## Records to use
........

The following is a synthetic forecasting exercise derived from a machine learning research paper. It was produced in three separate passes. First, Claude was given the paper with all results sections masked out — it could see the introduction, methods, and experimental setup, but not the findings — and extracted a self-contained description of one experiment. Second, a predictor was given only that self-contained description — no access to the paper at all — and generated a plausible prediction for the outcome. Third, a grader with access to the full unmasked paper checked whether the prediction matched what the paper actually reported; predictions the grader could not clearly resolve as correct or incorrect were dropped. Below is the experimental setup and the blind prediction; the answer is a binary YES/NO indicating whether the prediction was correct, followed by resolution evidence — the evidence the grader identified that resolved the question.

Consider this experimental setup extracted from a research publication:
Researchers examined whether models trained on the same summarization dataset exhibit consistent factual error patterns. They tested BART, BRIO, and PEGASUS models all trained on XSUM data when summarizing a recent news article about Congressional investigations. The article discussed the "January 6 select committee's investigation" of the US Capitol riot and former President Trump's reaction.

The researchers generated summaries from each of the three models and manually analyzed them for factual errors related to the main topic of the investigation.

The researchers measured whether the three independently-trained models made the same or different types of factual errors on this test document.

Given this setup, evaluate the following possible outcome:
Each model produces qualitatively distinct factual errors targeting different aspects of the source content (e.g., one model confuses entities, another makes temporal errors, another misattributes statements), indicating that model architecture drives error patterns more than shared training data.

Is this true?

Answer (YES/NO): NO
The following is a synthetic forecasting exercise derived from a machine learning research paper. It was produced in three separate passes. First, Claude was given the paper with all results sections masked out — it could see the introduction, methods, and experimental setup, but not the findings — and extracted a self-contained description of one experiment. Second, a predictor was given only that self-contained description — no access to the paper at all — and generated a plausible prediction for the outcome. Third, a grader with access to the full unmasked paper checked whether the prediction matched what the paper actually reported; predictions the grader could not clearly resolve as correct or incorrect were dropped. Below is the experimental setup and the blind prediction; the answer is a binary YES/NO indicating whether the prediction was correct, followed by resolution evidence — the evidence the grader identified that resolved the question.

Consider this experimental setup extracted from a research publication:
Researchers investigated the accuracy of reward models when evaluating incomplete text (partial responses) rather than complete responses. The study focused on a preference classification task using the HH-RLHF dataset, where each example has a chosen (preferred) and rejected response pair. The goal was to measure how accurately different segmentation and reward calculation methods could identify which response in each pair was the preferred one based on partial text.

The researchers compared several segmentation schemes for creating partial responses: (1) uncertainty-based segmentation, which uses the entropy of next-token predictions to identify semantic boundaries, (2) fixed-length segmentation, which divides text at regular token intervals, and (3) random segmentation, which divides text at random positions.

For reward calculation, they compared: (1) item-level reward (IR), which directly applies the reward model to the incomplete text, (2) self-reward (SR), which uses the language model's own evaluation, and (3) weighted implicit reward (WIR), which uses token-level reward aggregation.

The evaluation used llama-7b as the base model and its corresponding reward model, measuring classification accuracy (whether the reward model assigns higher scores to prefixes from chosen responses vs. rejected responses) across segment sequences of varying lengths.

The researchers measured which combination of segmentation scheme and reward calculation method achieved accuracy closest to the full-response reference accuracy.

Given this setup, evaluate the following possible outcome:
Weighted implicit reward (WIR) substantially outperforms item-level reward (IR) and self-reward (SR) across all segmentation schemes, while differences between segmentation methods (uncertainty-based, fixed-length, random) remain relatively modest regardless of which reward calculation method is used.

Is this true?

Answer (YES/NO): NO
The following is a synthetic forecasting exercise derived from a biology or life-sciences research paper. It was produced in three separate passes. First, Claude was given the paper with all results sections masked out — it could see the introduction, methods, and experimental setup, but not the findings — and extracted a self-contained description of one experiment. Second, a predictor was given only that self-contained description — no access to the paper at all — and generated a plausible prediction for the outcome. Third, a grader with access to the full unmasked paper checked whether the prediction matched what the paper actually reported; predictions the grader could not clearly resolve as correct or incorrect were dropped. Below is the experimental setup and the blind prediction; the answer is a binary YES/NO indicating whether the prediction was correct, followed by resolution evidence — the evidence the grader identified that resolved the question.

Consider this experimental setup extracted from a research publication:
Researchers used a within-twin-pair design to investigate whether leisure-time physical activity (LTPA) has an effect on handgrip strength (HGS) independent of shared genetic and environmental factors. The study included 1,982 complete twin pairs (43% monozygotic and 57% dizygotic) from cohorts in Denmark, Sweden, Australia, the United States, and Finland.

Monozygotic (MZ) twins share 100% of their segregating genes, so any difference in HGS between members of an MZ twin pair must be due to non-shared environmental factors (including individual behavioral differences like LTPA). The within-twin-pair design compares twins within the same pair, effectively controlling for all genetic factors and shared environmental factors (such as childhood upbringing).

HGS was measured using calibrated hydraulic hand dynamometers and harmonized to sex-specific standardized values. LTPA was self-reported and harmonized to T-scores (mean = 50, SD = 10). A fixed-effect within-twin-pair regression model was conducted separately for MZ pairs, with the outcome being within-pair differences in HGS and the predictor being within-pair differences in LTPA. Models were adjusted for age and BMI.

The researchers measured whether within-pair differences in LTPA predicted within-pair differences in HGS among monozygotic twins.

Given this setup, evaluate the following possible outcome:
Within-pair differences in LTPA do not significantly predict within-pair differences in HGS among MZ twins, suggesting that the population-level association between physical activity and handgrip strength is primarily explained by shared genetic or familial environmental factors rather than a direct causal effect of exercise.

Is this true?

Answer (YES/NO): YES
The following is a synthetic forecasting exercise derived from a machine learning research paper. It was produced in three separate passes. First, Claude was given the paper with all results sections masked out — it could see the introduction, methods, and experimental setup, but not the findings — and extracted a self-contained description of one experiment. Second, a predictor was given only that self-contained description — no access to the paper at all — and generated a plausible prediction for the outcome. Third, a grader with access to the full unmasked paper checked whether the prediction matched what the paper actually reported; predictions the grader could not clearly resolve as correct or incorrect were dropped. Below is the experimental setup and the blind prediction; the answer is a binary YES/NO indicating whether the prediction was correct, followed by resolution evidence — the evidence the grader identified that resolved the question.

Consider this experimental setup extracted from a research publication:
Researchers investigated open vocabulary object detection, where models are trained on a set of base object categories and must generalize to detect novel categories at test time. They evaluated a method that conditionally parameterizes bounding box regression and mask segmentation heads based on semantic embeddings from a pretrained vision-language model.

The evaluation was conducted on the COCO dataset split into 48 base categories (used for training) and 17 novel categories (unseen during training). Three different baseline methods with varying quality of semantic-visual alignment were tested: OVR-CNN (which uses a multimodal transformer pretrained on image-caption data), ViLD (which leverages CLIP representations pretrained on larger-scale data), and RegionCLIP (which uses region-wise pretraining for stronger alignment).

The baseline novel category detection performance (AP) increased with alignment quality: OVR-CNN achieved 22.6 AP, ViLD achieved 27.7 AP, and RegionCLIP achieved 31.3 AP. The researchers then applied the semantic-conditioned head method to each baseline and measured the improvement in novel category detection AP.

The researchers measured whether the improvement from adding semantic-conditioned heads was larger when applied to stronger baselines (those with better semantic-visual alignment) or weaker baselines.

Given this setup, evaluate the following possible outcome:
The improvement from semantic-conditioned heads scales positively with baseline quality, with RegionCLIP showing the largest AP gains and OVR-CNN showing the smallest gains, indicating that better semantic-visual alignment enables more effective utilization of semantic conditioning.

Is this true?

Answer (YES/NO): YES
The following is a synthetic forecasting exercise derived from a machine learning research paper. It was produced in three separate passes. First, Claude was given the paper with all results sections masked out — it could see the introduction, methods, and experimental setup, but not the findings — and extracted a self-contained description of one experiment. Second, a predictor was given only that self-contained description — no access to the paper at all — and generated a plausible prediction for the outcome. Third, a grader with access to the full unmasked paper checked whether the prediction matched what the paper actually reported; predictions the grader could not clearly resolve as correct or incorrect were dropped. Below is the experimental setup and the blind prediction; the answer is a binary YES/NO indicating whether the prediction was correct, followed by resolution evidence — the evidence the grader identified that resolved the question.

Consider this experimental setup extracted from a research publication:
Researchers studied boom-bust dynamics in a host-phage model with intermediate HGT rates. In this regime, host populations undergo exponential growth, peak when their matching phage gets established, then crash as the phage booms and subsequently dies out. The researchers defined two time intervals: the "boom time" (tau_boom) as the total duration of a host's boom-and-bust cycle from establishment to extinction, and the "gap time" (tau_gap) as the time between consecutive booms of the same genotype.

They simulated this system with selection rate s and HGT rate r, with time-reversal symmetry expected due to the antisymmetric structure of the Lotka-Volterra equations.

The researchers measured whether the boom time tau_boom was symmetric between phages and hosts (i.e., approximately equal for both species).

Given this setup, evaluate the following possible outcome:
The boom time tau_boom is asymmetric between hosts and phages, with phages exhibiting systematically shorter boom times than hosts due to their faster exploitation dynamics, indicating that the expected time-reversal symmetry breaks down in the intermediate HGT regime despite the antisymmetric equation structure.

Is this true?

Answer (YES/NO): NO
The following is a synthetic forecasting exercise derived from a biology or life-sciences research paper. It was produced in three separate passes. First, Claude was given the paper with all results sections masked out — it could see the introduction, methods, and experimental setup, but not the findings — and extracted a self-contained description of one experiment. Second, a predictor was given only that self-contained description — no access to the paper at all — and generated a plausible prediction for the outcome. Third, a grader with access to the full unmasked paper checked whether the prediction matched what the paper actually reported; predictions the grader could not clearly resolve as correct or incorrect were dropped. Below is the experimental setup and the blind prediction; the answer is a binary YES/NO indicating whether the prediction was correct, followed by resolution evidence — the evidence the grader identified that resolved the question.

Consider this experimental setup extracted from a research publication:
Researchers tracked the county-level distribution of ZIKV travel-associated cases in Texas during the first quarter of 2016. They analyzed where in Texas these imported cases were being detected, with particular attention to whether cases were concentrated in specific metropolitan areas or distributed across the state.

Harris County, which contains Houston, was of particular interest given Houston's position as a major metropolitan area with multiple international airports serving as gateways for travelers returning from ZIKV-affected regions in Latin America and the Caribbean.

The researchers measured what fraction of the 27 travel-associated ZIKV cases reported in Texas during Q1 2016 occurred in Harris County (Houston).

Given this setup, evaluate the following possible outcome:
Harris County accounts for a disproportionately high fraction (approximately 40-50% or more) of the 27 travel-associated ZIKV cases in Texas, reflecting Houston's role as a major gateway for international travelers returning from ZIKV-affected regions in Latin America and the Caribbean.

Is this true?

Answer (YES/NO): YES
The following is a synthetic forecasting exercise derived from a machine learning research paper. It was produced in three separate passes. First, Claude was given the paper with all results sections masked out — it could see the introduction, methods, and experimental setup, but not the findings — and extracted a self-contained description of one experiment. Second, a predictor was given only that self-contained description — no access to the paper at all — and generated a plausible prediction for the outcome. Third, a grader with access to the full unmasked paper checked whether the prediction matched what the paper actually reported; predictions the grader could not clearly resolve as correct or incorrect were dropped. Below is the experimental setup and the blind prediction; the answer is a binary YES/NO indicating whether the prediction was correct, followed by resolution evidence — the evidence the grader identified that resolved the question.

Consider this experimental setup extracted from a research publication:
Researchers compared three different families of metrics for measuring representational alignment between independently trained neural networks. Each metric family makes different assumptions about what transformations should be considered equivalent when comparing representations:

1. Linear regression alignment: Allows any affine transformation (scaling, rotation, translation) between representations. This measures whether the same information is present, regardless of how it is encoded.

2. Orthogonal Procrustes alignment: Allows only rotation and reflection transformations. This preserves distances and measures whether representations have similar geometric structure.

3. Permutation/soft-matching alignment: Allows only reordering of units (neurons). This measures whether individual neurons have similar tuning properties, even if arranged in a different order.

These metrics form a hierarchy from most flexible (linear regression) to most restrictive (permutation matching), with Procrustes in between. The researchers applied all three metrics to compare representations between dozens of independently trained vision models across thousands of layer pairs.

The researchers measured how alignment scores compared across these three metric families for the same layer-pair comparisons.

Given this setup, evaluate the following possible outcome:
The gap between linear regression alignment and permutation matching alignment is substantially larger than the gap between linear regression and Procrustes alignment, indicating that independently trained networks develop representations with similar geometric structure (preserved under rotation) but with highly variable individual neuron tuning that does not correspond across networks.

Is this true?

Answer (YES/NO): NO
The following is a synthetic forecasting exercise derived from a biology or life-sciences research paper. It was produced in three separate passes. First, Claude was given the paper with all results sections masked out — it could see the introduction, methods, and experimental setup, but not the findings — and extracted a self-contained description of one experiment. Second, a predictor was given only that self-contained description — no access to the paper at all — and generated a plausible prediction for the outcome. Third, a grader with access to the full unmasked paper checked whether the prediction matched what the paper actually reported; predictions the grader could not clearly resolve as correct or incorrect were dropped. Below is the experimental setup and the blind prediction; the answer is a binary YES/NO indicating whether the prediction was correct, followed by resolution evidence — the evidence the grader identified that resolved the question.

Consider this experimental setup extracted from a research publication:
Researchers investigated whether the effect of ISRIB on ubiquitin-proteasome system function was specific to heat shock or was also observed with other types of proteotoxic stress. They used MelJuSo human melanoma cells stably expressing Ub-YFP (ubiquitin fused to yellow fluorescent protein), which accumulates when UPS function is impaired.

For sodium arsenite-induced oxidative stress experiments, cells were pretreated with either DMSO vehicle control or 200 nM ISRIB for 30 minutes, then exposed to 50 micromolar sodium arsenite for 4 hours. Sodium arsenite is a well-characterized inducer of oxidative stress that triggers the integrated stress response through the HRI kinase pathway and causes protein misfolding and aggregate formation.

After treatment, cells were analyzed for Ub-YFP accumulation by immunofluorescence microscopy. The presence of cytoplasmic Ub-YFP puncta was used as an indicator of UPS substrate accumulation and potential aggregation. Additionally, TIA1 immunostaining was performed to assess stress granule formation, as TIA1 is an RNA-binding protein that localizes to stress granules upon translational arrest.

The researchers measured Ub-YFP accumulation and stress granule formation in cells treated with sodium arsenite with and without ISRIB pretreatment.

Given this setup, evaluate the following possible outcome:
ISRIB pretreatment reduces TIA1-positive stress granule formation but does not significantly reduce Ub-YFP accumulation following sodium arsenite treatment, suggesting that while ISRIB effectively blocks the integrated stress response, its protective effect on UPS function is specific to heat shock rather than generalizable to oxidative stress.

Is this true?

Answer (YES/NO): NO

........

## Your instructions
Using the listing above, show each line holding the string "classification".

## Problem solution
Researchers investigated the accuracy of reward models when evaluating incomplete text (partial responses) rather than complete responses. The study focused on a preference classification task using the HH-RLHF dataset, where each example has a chosen (preferred) and rejected response pair. The goal was to measure how accurately different segmentation and reward calculation methods could identify which response in each pair was the preferred one based on partial text.
The evaluation used llama-7b as the base model and its corresponding reward model, measuring classification accuracy (whether the reward model assigns higher scores to prefixes from chosen responses vs. rejected responses) across segment sequences of varying lengths.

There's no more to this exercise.